Potash Corp. of Saskatchewan Inc. made the surprise appointment of a new chief executive officer with no fertilizer experience as the miner trudges through one of its most difficult periods in its history.
Jochen Tilk, the former chief executive of Inmet Mining Corp., has worked in the Canadian mining industry for more than 25 years and is recognized as a skilled operator who built his company into a respected metal producer.
But Mr. Tilk is unknown in the potash industry, where a handful of players have held sway over prices for decades and built their market share through negotiated deals with fast-growing economies like China and India.
He will become CEO as the Saskatoon-based company struggles to adjust to lower potash prices after Russian-based producer OAO Uralkali ended a partnership with its Belarus rival, a cartel-like arrangement to sell the fertilizer.
Before the breakup, the Russian-Belarussian union along with Potash Corp. and its North American equivalent called Canpotex Ltd. controlled 70 per cent of the global potash market.
At Inmet, Mr. Tilk “did a good job of overseeing operations and I’m not sure that operations is the key issue [at Potash]. Marketing is key,” said Raymond Goldie, an analyst with Salman Partners.
It is unclear how Mr. Tilk will steer Potash Corp. when he replaces departing chief executive Bill Doyle in July.
Mr. Doyle is a legend in the fertilizer industry, having worked for the Canadian miner for 27 years. Mr. Doyle successfully blocked a hostile bid from Anglo-Australian mining giant BHP Billiton.
He was enraged after Russia’s Uralkali killed its marketing partnership to increase sales volumes at the expense of potash prices, calling it “the single dumbest thing that I have ever seen.”
With Mr. Doyle staying until mid-2015 to help with the transition, analysts expect the company to initially maintain its strategy of pricing over volume.
But at some point, Mr. Tilk will have to decide whether to follow Uralkali’s lead and boost Potash Corp.’s sales to gain market share.
Mr. Tilk and Mr. Doyle did not respond to a request for comment.
Since the Russian-Belarus alliance ended, Potash Corp.’s quarterly profits have dropped and it has had to accept lower prices for its crop nutrients.
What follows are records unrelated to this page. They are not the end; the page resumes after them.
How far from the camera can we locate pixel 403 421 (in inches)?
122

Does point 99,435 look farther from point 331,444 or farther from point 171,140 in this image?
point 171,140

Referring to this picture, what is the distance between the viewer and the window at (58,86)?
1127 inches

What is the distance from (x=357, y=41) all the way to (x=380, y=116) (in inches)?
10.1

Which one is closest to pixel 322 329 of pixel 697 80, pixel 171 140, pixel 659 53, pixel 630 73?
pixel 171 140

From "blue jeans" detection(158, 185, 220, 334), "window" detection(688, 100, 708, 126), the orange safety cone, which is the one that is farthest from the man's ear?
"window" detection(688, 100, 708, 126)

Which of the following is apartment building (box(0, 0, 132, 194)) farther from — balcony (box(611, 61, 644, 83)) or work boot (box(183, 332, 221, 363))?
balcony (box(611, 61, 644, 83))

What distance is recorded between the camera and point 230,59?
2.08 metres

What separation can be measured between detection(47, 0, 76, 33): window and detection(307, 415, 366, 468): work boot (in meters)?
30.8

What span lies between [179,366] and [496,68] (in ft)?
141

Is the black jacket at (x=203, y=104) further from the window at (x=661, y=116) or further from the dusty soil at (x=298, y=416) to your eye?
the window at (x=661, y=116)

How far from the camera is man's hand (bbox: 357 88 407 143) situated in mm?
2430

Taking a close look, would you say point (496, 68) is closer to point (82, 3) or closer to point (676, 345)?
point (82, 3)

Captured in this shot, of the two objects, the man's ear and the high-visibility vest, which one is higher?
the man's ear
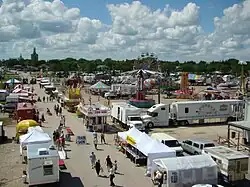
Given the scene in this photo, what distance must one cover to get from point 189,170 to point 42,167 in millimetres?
7447

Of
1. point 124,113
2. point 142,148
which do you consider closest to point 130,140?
point 142,148

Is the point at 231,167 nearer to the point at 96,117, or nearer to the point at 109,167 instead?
the point at 109,167

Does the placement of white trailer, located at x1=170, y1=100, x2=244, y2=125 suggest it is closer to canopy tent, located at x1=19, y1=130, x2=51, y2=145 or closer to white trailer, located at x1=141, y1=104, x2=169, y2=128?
white trailer, located at x1=141, y1=104, x2=169, y2=128

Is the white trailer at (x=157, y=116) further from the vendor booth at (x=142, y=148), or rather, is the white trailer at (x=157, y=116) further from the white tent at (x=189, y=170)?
the white tent at (x=189, y=170)

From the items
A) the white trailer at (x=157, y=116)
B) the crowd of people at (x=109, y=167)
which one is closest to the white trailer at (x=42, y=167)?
the crowd of people at (x=109, y=167)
The company’s latest quarterly profits dropped 46 per cent.
Canpotex, which includes Potash Corp., Calgary-based Agrium Inc. and U.S.-based Mosaic Co., recently agreed to a 25-per-cent price cut to supply India with potash at $322 a tonne. Earlier in the year, Canpotex took a similar cut when it negotiated a semi-annual contract with the Chinese, according to analysts.
It is not known whether Mr. Tilk will also replace Mr. Doyle as the chairman of Canpotex. Mr. Doyle will leave that position in July, according to the company.
Fertilizer is not traded on a public market. Therefore Potash Corp., Uralkali and the other producers involved in marketing arrangements had enormous influence over setting potash prices.
Even if Uralkali revives its partnership, the market is flooded with the crop nutrient, which will keep prices depressed.
“This may be a good opportunity for (Potash Corp.) to take another look at the merits of a volume-over-price strategy,” said Michael Levshin, analyst with Veritas Investment Research.
Mr. Tilk worked for Inmet for 25 years, rising through the ranks to become chief executive in 2009. Inmet owned the large Cobre Panama copper project in Central America before the company was taken over by First Quantum in a hostile bid that Mr. Tilk had unsuccessfully tried to stop.
The 50-year old Mr. Tilk left Inmet after it was acquired.
“He’s a really solid mining executive,” said Pierre Lassonde, chairman of Franco-Nevada, who worked with Mr. Tilk on a deal to buy future production from Cobre Panama.